_SUPPLIED DATA_:
%%
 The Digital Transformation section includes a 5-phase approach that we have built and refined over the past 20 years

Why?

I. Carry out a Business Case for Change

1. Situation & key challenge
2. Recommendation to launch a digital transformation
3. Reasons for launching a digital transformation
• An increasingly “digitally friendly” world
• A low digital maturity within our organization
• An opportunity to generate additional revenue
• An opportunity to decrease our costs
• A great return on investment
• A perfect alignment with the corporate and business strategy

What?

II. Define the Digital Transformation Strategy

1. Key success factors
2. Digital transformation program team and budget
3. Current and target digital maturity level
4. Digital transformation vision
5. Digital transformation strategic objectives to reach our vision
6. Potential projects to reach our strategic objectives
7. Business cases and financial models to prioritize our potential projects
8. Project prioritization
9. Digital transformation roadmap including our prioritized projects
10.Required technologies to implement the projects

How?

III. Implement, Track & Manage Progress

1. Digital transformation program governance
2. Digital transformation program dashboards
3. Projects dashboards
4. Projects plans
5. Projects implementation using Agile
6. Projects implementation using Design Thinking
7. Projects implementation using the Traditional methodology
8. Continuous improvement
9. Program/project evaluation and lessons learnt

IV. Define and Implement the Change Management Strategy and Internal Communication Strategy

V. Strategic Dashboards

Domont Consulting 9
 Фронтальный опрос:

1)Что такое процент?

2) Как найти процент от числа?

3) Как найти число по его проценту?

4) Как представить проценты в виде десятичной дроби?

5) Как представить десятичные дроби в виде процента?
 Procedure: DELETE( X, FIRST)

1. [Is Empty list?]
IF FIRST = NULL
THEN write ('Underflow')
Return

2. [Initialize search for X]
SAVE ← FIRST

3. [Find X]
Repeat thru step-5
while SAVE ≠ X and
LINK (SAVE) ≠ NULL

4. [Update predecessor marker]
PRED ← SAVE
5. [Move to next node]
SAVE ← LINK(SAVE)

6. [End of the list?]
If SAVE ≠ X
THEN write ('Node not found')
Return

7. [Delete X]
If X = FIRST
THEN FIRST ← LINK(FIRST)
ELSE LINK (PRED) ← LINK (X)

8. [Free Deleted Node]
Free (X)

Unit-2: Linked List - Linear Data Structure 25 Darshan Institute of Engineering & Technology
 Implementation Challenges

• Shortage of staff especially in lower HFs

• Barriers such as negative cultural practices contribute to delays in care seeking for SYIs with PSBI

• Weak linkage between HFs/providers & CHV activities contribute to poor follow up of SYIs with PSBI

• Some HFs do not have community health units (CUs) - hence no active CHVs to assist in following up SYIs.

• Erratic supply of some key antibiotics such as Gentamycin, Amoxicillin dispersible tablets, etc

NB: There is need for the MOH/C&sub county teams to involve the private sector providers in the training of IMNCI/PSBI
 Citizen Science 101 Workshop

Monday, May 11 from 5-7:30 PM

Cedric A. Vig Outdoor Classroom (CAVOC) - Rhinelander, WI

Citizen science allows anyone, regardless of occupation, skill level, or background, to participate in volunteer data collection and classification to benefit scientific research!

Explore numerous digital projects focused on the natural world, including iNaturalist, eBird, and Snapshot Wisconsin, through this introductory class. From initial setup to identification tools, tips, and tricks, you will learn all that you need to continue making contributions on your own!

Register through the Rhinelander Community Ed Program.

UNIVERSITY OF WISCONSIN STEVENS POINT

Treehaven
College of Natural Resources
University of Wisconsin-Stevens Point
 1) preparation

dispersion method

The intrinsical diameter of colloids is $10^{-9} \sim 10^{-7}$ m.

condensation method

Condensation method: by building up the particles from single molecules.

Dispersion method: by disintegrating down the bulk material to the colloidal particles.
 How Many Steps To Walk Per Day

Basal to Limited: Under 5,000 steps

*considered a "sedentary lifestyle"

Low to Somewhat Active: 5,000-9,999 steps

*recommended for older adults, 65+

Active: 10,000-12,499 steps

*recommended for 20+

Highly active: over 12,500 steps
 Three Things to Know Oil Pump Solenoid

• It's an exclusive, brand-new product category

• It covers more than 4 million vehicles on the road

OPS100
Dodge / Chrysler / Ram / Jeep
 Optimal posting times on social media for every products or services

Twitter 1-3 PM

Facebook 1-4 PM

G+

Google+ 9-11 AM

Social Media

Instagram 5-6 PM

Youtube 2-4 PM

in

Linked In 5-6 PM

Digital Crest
%%
_TRY IT_: Set down the entries verbatim, leaving none out.

_WRITTEN ANSWER_:
 The Digital Transformation section includes a 5-phase approach that we have built and refined over the past 20 years

Why?

I. Carry out a Business Case for Change

1. Situation & key challenge
2. Recommendation to launch a digital transformation
3. Reasons for launching a digital transformation
• An increasingly “digitally friendly” world
• A low digital maturity within our organization
• An opportunity to generate additional revenue
• An opportunity to decrease our costs
• A great return on investment
• A perfect alignment with the corporate and business strategy

What?

II. Define the Digital Transformation Strategy

1. Key success factors
2. Digital transformation program team and budget
3. Current and target digital maturity level
4. Digital transformation vision
5. Digital transformation strategic objectives to reach our vision
6. Potential projects to reach our strategic objectives
7. Business cases and financial models to prioritize our potential projects
8. Project prioritization
9. Digital transformation roadmap including our prioritized projects
10.Required technologies to implement the projects

How?

III. Implement, Track & Manage Progress

1. Digital transformation program governance
2. Digital transformation program dashboards
3. Projects dashboards
4. Projects plans
5. Projects implementation using Agile
6. Projects implementation using Design Thinking
7. Projects implementation using the Traditional methodology
8. Continuous improvement
9. Program/project evaluation and lessons learnt

IV. Define and Implement the Change Management Strategy and Internal Communication Strategy

V. Strategic Dashboards

Domont Consulting 9
 Фронтальный опрос:

1)Что такое процент?

2) Как найти процент от числа?

3) Как найти число по его проценту?

4) Как представить проценты в виде десятичной дроби?

5) Как представить десятичные дроби в виде процента?
 Procedure: DELETE( X, FIRST)

1. [Is Empty list?]
IF FIRST = NULL
THEN write ('Underflow')
Return

2. [Initialize search for X]
SAVE ← FIRST

3. [Find X]
Repeat thru step-5
while SAVE ≠ X and
LINK (SAVE) ≠ NULL

4. [Update predecessor marker]
PRED ← SAVE
5. [Move to next node]
SAVE ← LINK(SAVE)

6. [End of the list?]
If SAVE ≠ X
THEN write ('Node not found')
Return

7. [Delete X]
If X = FIRST
THEN FIRST ← LINK(FIRST)
ELSE LINK (PRED) ← LINK (X)

8. [Free Deleted Node]
Free (X)

Unit-2: Linked List - Linear Data Structure 25 Darshan Institute of Engineering & Technology
 Implementation Challenges

• Shortage of staff especially in lower HFs

• Barriers such as negative cultural practices contribute to delays in care seeking for SYIs with PSBI

• Weak linkage between HFs/providers & CHV activities contribute to poor follow up of SYIs with PSBI

• Some HFs do not have community health units (CUs) - hence no active CHVs to assist in following up SYIs.

• Erratic supply of some key antibiotics such as Gentamycin, Amoxicillin dispersible tablets, etc

NB: There is need for the MOH/C&sub county teams to involve the private sector providers in the training of IMNCI/PSBI
 Citizen Science 101 Workshop

Monday, May 11 from 5-7:30 PM

Cedric A. Vig Outdoor Classroom (CAVOC) - Rhinelander, WI

Citizen science allows anyone, regardless of occupation, skill level, or background, to participate in volunteer data collection and classification to benefit scientific research!

Explore numerous digital projects focused on the natural world, including iNaturalist, eBird, and Snapshot Wisconsin, through this introductory class. From initial setup to identification tools, tips, and tricks, you will learn all that you need to continue making contributions on your own!

Register through the Rhinelander Community Ed Program.

UNIVERSITY OF WISCONSIN STEVENS POINT

Treehaven
College of Natural Resources
University of Wisconsin-Stevens Point
 1) preparation

dispersion method

The intrinsical diameter of colloids is $10^{-9} \sim 10^{-7}$ m.

condensation method

Condensation method: by building up the particles from single molecules.

Dispersion method: by disintegrating down the bulk material to the colloidal particles.
 How Many Steps To Walk Per Day

Basal to Limited: Under 5,000 steps

*considered a "sedentary lifestyle"

Low to Somewhat Active: 5,000-9,999 steps

*recommended for older adults, 65+

Active: 10,000-12,499 steps

*recommended for 20+

Highly active: over 12,500 steps
 Three Things to Know Oil Pump Solenoid

• It's an exclusive, brand-new product category

• It covers more than 4 million vehicles on the road

OPS100
Dodge / Chrysler / Ram / Jeep
 Optimal posting times on social media for every products or services

Twitter 1-3 PM

Facebook 1-4 PM

G+

Google+ 9-11 AM

Social Media

Instagram 5-6 PM

Youtube 2-4 PM

in

Linked In 5-6 PM

Digital Crest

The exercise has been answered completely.